ROMA – L’automobilista che, percorrendo l’autostrada, resta coinvolto in un incidente a causa del ghiaccio sull’asfalto, può chiedere il risarcimento dei danni anche al gestore della stessa autostrada, designato alla custodia di quel tratto autostradale.

La Cassazione dà ragione all’automobilista che, vittima di un incidente, causato da uno slittamento sul fondo stradale ghiacciato, agisce invano per il risarcimento dei danni nei confronti della società concessionaria autostradale. Sia il Tribunale sia la Corte d’Appello gli avevano dato torto ritenendo inapplicabile alla società autostradale l’art. 2051 per l’impossibilità di poter controllare tutta la rete autostradale, senza tuttavia compiere alcuna indagine sulle condizioni meteorologiche del periodo e sulle caratteristiche del luogo dove il fatto è avvenuto, e senza considerare né la mancanza di segnalazioni di pericolo né che, nel lasso di tempo intercorso tra la segnalazione ricevuta dalla polizia circa la presenza di ghiaccio ed il momento dell’evento, non sia stata adottata alcuna misura volta ad eliminare il pericolo o ad avvertire gli utenti.

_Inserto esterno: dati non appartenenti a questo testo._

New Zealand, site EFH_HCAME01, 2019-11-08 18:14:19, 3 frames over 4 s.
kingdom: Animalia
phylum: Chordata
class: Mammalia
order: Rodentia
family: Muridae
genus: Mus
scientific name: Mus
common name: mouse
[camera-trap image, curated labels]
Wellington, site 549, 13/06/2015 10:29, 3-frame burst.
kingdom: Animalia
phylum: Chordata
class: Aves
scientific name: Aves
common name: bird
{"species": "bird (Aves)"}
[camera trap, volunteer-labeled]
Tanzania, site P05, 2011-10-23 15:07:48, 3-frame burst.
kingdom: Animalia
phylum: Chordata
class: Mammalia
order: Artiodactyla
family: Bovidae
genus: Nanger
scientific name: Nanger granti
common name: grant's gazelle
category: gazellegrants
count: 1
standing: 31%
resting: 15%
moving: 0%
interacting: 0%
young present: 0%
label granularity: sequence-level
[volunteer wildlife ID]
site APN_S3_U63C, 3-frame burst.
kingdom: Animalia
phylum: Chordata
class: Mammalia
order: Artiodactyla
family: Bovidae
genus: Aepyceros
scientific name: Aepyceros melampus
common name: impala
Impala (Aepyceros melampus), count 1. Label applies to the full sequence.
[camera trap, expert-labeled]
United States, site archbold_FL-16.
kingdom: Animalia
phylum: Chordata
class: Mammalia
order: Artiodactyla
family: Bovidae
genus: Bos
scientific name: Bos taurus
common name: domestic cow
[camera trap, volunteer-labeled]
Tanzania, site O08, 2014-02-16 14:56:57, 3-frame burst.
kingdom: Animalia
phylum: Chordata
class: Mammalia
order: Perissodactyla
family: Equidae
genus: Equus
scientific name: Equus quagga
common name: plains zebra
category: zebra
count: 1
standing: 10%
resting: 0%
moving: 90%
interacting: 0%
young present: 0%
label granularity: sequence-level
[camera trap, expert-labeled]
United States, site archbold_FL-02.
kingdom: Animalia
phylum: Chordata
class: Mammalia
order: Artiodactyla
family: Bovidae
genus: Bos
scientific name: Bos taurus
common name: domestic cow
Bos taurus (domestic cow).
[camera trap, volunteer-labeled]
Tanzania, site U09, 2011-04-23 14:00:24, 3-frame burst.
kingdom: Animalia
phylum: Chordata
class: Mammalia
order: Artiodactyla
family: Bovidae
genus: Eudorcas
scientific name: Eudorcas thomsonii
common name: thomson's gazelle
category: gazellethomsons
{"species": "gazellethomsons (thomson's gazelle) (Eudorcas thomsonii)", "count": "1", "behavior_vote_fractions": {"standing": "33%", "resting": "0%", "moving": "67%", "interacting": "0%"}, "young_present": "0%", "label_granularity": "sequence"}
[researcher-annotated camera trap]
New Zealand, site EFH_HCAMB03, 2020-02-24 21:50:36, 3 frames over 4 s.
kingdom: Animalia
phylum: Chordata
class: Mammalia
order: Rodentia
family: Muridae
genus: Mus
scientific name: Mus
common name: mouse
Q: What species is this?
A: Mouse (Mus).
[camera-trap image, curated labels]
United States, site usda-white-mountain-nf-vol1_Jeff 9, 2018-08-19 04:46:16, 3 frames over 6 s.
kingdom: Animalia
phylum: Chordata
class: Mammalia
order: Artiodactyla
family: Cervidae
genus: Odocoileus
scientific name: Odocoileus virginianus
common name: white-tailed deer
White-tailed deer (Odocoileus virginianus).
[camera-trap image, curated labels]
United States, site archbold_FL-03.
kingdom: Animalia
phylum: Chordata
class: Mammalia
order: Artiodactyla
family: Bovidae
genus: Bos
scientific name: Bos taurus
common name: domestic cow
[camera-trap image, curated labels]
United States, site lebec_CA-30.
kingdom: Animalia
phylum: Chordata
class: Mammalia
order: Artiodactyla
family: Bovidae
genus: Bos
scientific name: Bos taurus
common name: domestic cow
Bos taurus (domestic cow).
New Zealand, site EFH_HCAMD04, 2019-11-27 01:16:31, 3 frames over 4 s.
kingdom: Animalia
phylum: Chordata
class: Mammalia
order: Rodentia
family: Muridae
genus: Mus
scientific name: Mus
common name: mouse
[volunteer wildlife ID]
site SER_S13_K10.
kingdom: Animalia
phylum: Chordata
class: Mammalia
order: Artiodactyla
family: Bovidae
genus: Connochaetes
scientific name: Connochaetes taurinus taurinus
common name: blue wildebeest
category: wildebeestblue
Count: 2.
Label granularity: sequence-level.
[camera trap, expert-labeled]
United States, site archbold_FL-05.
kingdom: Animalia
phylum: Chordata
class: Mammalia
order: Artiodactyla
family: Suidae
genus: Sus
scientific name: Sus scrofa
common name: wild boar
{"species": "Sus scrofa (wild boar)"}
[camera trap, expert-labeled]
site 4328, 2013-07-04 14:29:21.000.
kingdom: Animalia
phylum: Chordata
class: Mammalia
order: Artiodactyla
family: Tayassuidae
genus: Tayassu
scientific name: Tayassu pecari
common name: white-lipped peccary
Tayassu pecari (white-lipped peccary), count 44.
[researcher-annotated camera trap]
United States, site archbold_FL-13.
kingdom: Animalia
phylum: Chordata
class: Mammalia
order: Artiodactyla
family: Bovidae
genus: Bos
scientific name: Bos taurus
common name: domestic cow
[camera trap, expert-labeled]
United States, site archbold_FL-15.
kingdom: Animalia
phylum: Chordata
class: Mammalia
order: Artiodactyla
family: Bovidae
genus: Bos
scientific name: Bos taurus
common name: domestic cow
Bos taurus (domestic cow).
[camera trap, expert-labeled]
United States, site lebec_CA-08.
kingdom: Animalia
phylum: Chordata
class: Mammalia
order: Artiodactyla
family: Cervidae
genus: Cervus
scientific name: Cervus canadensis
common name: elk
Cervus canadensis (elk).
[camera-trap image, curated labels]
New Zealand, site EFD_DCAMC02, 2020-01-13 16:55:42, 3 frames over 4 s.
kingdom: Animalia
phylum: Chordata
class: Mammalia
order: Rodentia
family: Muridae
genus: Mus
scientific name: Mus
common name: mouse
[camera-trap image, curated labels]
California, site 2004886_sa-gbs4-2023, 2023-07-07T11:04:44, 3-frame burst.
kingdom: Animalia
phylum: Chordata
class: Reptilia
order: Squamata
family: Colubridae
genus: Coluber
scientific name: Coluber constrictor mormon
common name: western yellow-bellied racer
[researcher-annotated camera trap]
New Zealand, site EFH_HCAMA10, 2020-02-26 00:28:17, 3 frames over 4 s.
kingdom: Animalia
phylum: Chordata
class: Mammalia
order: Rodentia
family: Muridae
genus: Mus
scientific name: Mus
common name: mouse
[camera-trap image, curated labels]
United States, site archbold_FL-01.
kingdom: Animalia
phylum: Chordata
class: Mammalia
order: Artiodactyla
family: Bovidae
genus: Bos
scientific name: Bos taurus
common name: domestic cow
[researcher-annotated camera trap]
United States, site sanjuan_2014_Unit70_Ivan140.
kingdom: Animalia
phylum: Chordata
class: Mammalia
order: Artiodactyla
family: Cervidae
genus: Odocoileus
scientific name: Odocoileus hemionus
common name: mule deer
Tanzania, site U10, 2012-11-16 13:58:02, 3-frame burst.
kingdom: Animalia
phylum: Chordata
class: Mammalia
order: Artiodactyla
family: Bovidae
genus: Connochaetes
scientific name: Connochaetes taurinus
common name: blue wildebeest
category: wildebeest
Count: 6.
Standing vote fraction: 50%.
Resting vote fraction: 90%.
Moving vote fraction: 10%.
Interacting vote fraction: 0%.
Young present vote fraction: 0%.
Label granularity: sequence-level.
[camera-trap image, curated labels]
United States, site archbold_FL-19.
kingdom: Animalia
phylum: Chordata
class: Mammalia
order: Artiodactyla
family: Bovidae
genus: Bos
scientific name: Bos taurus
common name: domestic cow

La Suprema Corte, invece, cancella la sentenza d’appello rinviando alla Corte in base al principio ormai consolidato secondo cui, per le autostrade, destinate per loro natura alla percorrenza veloce in condizioni di sicurezza, l’apprezzamento sull’effettiva “possibilità” del controllo da parte del gestore non può che indurre a ravvisare in capo allo stesso un rapporto di custodia con relativa applicabilità del regime di responsabilità (art. 2051 del codice civile).

Nell’applicazione del principio occorre distinguere le situazioni di pericolo immanentemente connesse alla struttura o alle pertinenze dell’autostrada, da quelle provocate dagli stessi utenti ovvero da una repentina e non specificamente prevedibile alterazione dello stato della cosa, che pongano a repentaglio l’incolumità degli utenti e l’integrità del loro patrimonio. Mentre nel primo caso l’uso generalizzato e l’estensione della rete costituiscono dati in via generale irrilevanti in ordine al concreto atteggiarsi della responsabilità del custode, nel secondo deve configurarsi il fortuito tutte le volte che l’evento dannoso presenti i caratteri della imprevedibilità e della inevitabilità come accade quando esso si sia verificato prima che l’ente proprietario o gestore, nonostante l’attività di controllo e la diligenza impiegata al fine di garantire un intervento tempestivo, potesse rimuovere o adeguatamente segnalare la straordinaria situazione di pericolo determinatasi, per difetto del tempo strettamente necessario a provvedere.